- **Cuplikan Halaman**
·····
Diberdayakan oleh Blogger.

Kamis, 02 Oktober 2014

PERMASLAHAN YANG MUNCUL DALAM PELAYANAN BIMBINGAN DAN KONSELING DI INSTANSI PENDIDIKAN



Meninjau Ke Belakang Mengenai Profesi Konselor
            Kelahiran kurikulum 2013 membawa angin segar untuk profesi konselor. Kenapa begitu? Tentu alasannya karena Kurikulum 2013 memberikan arahan yang nyata dalam pelaksanaan layanan bimbingan dan konseling yan akan dijalankan di instansi pendidikan. Melalui Lampiran IV A Implementasi Kurikulum 2013, profesi konselor diakui secara jelas sebagai pelaksana layanan dan bimbingan di satun pendidikan.
            Kita telah maphum bersama bahwa profesi konselor lahir pertama kali di Amerika serikat pada awal abad ke 20 (Shertzer dan Stone dalam Raka Joni, 1987 : 1). Latar belakang lahirnya konseling pada saat itu adalah keterkejutan orang Amerika atas persaingan dalam berbagai bidang dengan Uni Soviet. Salah satu kemajuan tersebut adalah dalam bidang peluncuran satelit ke luar angkasa. Orang Amerika bertekad untuk mengejar kemajuan yang dicapai oleh Uni Soviet dengan segenap potensi yang ada. Salah satu yang didorong untuk mengembangkn potensi secara maksimal adalah peserta didik yang masih di bangku SMA. (Ibid, 1987: 1).
            J. M. Lesmana (2013: 7) menjelaskan bahwa konseling berasal dari gerakan Guidance. Yang memfokuskan pada megajar anak-anak dan orang dewasa muda tentang dirinya sendiri, orang lain dan dunia kerja. Sukardi (2002 : 2) menjelaskan bahwa permulaan gerakan ini adalah dengan didirikannya “Vocational Bureau” tahun 1908 oleh Frank Person. Frank Person sendiri kemudian dikenal dengan The Father of Guidance. Parson menekankan pentingnya setiap individudiberikan pertolongan agar mereka dapt mengenal atau memahami berbagai kekuatan dan kelemahan yang ada pada dirinya dengan tujuan agar dapat dipergunakan secara intelegensi dalam memilih pekerjaan yang tepat bagi dirinya.
Perkembangan terus berlanjut, akhirnya pada 1913 terbentuklah “National Vocational Guidance Association (NVGA).” Dua tahun setelah pendiriannya, NVGA mulai menerbitkan buletin mengenai konseling yang sekaligus menjadi literatur yang mengidentifikasi profesionalisme gerakan konseling ini. Pada Perang Dunia I, terdapat moment penting dimana U.S. Army menyaring personelnya dimana salah satu alat seleksi tersebut menggunakan berbagai macam instrument psikologi. Instrumet itu setelah Perang Dunia I digunakan di kalangan sipil dan kemudian gerakan psikometri menjadi popular. Sekitar pertengahan 1920, sertifikasi konselor mulai diberlakukan di Amerika. Sepuluh tahun kemudian E.G Williamson dk mengembangkan teori konseling pertaman. Pada Perang Dunia II pemerintah Amerika memerlukan konselor dan psikolog untuk membantu menyeleksi dan melatih spesialis-spesialis di bidang militer dan industri. (J. M. Lesmana, 2013 : 8).
·····
- **Cuplikan Data**
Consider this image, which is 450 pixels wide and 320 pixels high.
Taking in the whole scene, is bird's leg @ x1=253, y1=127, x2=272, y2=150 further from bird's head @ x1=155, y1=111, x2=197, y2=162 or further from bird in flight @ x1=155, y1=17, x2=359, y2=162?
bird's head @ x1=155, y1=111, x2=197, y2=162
·····
- **Latihan Soal**
a) Tuliskan ulang persis bagian teks tentang profesi konselor mulai dari "Meninjau Ke Belakang" sampai "di satun pendidikan.".
b) Sambung teks tentang sejarah profesi konselor dari tempat teks itu berhenti.
Baris-baris data di atas tidak ada hubungannya dengan teks tentang sejarah profesi konselor.

- **Kunci Jawaban**
a)
Meninjau Ke Belakang Mengenai Profesi Konselor
            Kelahiran kurikulum 2013 membawa angin segar untuk profesi konselor. Kenapa begitu? Tentu alasannya karena Kurikulum 2013 memberikan arahan yang nyata dalam pelaksanaan layanan bimbingan dan konseling yan akan dijalankan di instansi pendidikan. Melalui Lampiran IV A Implementasi Kurikulum 2013, profesi konselor diakui secara jelas sebagai pelaksana layanan dan bimbingan di satun pendidikan.

b)
Pasca PD II ini, profesi konselig mulai menyebar ke seuruh penjuru dunia termasuk Indonesia. Di Indonesi kelahiran Bimbingan dan konseling dimuali dengan lahirnya Institut keguruan dan ilmu pendidikan (IKIP) sebagai gabungan IPG dan FKIP pada tahun 1963.  Pada tahun yang sama lahir pula dari jurusan bimbingan dan penyuluhan. Perkembangan kemudian adlah dengan diberlakukannya Kurikulum SMA Gaya Baru 1964, dengan keharusan pelaksanaan bimbingan dan konseling (bimbingan dan konseling pad masa itu masih bernama bimbingan dan penyuluhan). Kurikulum 1968 kemudian lahir menggantikan kurikulum lama dan proses bimbingan dan konseling juga mengalami berbagai penyempurnaan dari tahun seelumnya. Tahun 1975 lahirlah IPBI sebagai ikatan profesi konselor pada masa itu (Dewa Ketut, 2002 : 8).  Penyempurnaan terus berjalan sampai sekarang melalui kurikulum 2013.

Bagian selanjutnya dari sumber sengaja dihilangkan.